Stored items from a collection:
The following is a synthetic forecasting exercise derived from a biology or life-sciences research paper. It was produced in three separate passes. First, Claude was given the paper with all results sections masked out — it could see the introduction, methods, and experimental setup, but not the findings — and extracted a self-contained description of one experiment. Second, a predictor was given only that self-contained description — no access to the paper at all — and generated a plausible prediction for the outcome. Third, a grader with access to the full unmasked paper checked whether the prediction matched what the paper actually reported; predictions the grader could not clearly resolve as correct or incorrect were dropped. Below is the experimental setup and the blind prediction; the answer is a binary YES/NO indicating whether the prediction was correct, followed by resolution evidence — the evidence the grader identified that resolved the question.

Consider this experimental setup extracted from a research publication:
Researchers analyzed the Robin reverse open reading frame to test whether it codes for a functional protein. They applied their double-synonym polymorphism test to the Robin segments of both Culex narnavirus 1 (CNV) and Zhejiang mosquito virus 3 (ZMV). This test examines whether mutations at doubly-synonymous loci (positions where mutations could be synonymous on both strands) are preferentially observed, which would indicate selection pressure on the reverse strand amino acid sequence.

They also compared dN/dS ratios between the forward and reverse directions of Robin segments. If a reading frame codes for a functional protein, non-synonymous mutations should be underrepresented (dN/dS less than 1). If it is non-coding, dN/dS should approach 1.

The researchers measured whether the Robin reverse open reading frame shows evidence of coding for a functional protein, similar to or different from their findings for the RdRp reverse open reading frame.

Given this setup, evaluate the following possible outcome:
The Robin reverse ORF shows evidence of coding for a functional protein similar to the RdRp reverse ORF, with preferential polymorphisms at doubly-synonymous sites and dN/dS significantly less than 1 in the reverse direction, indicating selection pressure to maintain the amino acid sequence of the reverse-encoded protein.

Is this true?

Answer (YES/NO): NO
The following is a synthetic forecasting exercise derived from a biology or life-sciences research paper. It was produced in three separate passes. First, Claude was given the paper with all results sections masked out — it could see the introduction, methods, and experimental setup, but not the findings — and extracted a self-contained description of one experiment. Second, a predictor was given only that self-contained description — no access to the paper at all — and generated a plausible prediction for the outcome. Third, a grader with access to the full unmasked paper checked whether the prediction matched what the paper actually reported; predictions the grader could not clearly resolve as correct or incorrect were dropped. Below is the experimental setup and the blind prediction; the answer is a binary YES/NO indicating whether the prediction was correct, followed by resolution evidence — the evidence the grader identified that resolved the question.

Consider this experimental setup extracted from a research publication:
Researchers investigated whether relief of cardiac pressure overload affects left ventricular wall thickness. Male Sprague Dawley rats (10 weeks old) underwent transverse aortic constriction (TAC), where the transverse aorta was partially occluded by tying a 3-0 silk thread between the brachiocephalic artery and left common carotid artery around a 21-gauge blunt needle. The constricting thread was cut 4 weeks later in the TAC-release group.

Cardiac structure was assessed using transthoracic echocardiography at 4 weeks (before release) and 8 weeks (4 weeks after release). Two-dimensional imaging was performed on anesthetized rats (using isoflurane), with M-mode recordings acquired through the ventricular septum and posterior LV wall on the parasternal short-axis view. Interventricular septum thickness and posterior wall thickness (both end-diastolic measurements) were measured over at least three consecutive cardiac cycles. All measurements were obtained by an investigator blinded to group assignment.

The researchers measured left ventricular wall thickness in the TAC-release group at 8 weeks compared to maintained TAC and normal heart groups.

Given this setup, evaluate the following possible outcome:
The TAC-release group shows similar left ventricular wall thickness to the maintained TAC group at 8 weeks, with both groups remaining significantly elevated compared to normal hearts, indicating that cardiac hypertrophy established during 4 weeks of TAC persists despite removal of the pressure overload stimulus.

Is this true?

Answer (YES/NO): NO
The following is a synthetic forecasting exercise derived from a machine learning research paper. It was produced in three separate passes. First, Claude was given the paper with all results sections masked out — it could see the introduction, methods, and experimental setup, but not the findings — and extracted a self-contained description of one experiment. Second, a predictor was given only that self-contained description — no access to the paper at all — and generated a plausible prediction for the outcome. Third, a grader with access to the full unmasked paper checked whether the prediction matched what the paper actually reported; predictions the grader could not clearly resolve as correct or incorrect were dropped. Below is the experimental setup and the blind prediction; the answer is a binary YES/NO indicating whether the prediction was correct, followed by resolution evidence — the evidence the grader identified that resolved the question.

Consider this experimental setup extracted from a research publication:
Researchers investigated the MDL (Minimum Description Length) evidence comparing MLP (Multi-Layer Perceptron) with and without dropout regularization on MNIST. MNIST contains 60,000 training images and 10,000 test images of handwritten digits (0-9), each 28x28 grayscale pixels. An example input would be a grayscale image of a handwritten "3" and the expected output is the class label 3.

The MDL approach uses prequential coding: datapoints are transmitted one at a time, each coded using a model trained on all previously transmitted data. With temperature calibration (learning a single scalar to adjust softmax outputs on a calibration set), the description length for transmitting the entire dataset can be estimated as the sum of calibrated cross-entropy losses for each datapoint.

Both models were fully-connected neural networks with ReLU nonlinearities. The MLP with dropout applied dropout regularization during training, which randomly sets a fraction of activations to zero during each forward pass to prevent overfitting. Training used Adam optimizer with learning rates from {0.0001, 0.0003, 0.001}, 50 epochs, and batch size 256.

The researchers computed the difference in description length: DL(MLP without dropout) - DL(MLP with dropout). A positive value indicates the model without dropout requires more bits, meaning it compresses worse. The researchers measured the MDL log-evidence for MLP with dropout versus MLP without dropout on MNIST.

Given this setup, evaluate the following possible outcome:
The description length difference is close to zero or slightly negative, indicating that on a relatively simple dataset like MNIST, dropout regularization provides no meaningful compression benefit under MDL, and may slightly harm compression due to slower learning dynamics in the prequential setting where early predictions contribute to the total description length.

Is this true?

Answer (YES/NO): NO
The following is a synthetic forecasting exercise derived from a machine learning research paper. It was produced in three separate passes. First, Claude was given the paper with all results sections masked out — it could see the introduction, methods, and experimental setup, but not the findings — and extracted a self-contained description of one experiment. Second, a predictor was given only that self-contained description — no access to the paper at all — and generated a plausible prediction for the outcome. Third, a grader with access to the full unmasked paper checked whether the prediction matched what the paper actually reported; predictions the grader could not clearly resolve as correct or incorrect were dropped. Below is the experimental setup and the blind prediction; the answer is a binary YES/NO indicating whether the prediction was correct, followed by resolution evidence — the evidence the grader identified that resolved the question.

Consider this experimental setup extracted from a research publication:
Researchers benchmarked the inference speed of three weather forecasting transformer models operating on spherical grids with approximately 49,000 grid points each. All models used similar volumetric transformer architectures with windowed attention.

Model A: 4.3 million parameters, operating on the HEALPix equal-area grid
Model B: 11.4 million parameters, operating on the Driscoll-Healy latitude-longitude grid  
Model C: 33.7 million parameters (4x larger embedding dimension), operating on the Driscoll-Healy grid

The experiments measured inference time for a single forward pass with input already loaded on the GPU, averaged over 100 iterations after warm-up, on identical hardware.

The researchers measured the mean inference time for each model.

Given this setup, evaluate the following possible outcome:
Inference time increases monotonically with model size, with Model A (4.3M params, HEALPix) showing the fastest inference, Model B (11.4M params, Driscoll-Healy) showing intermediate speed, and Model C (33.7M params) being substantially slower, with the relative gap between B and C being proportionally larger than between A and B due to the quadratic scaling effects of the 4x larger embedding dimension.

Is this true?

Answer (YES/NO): YES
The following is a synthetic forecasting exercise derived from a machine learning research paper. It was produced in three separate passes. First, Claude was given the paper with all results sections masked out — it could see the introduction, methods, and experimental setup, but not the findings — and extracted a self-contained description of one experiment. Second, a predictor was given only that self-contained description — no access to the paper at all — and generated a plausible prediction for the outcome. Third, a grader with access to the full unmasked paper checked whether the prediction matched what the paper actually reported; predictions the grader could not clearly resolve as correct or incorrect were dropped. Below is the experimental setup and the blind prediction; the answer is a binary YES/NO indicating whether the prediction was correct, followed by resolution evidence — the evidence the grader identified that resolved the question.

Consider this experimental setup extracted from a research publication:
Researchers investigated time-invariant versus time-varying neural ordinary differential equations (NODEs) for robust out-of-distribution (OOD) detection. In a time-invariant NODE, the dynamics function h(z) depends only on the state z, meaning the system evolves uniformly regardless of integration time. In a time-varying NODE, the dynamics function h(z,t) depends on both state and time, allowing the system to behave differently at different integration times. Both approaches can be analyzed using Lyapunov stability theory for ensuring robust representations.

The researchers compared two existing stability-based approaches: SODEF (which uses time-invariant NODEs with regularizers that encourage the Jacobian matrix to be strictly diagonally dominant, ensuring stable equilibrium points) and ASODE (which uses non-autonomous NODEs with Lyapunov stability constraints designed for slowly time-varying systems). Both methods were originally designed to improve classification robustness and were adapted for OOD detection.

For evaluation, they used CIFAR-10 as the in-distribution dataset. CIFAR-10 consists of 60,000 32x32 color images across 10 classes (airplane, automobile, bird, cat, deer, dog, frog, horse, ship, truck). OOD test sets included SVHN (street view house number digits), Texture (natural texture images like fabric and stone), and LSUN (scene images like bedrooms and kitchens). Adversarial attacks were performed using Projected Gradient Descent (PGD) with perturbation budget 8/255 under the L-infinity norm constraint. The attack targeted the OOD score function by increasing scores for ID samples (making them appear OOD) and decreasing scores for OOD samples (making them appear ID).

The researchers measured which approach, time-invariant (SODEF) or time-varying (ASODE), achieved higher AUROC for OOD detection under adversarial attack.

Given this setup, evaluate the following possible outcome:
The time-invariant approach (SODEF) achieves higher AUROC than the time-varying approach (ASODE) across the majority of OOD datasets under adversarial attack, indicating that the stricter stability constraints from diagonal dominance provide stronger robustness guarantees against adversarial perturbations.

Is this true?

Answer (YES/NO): YES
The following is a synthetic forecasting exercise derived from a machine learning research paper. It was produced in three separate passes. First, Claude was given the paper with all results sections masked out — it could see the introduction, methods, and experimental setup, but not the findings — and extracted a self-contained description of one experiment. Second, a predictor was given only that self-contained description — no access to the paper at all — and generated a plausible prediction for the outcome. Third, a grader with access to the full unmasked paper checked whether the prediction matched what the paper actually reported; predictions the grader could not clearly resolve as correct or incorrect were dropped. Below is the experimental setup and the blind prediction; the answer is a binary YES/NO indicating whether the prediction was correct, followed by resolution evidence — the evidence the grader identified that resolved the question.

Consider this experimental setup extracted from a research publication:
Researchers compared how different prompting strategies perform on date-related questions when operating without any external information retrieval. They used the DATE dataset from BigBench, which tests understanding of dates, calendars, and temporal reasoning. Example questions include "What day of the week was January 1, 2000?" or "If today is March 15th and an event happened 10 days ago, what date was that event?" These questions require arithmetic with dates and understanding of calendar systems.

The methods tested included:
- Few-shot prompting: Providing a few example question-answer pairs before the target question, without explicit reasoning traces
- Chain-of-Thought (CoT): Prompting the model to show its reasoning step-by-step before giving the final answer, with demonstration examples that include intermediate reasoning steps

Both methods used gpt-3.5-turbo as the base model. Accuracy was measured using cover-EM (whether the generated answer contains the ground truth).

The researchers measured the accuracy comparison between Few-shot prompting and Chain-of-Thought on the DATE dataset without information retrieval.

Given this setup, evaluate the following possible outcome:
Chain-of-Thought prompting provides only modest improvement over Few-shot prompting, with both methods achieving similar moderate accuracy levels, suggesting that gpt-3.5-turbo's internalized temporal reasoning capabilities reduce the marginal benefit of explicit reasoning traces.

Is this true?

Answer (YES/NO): NO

> The problem
A single integer is the expected output: the number of lines in the data that include the word "stability".

> Solved problem
3